Stated task: Copy the data exactly, starting at the line that holds "Among the things in" and continuing through the end of the data, with both ends included. Leave the pictures out of your copy.

Spatial reasoning data:
>>>>>
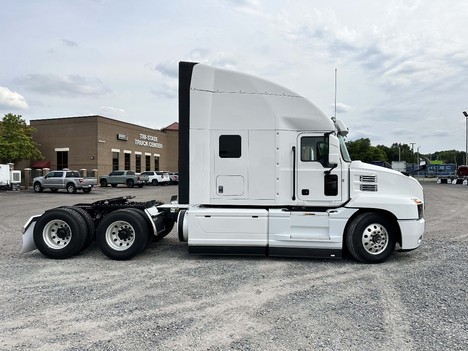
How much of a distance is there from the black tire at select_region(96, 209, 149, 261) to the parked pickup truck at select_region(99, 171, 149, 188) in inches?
1299

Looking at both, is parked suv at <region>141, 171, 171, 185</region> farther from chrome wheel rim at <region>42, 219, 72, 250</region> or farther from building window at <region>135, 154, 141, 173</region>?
chrome wheel rim at <region>42, 219, 72, 250</region>

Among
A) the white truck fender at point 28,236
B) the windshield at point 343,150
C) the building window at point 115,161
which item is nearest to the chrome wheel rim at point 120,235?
the white truck fender at point 28,236

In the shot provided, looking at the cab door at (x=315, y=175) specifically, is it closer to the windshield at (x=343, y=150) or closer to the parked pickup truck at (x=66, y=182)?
the windshield at (x=343, y=150)

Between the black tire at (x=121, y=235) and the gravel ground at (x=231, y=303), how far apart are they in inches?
9.2

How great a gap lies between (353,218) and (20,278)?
19.3 feet

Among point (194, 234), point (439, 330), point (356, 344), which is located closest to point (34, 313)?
point (194, 234)

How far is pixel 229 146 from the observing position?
701 centimetres

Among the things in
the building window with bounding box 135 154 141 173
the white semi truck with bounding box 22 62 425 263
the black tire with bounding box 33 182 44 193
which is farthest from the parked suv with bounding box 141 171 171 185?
the white semi truck with bounding box 22 62 425 263

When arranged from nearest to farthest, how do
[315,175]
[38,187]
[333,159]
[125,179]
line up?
[333,159], [315,175], [38,187], [125,179]

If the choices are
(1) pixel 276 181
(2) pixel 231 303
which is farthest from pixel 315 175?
(2) pixel 231 303

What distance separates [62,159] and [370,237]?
46698mm

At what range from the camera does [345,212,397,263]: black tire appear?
680cm

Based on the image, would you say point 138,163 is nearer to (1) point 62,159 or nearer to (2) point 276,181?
(1) point 62,159

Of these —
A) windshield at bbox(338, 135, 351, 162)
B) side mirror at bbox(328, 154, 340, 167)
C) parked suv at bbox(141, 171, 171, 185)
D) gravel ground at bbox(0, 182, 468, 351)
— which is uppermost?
windshield at bbox(338, 135, 351, 162)
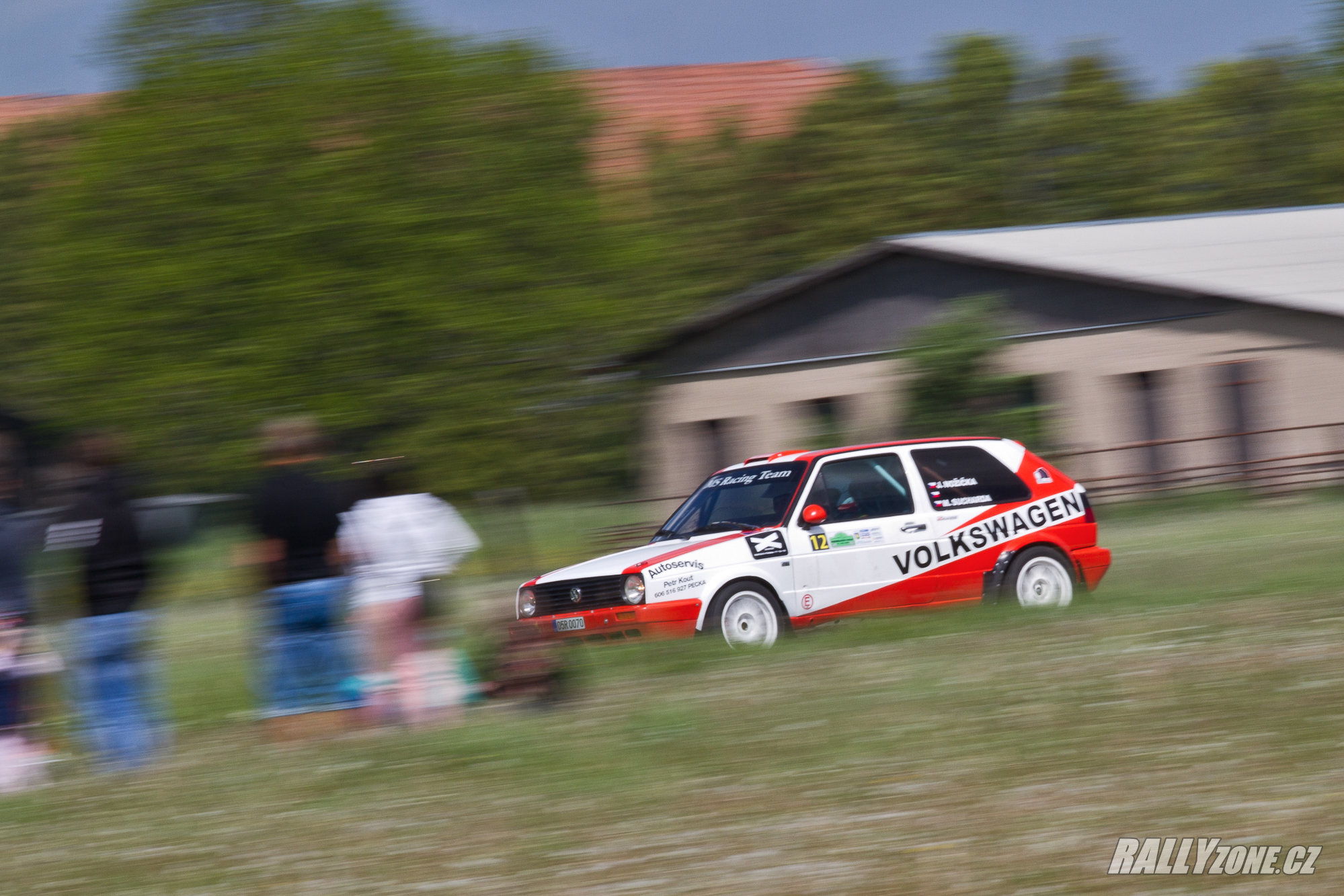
<<<<<
Correct output:
Among the things in
the building window with bounding box 135 154 141 173
the white semi truck with bounding box 22 62 425 263
the black tire with bounding box 33 182 44 193
which is farthest from the parked suv with bounding box 141 171 171 185?
the white semi truck with bounding box 22 62 425 263

When arranged from nearest to farthest, how do
[315,175]
[38,187]
[333,159]
[125,179]
line up?
[333,159], [315,175], [38,187], [125,179]

If the choices are
(1) pixel 276 181
(2) pixel 231 303
which is farthest from pixel 315 175?
(2) pixel 231 303

What distance separates [62,159] and [370,237]?
46698mm

At what range from the camera does [345,212,397,263]: black tire appear?
680cm

Based on the image, would you say point 138,163 is nearer to (1) point 62,159 or nearer to (2) point 276,181?
(1) point 62,159

Of these —
A) windshield at bbox(338, 135, 351, 162)
B) side mirror at bbox(328, 154, 340, 167)
C) parked suv at bbox(141, 171, 171, 185)
D) gravel ground at bbox(0, 182, 468, 351)
— which is uppermost?
windshield at bbox(338, 135, 351, 162)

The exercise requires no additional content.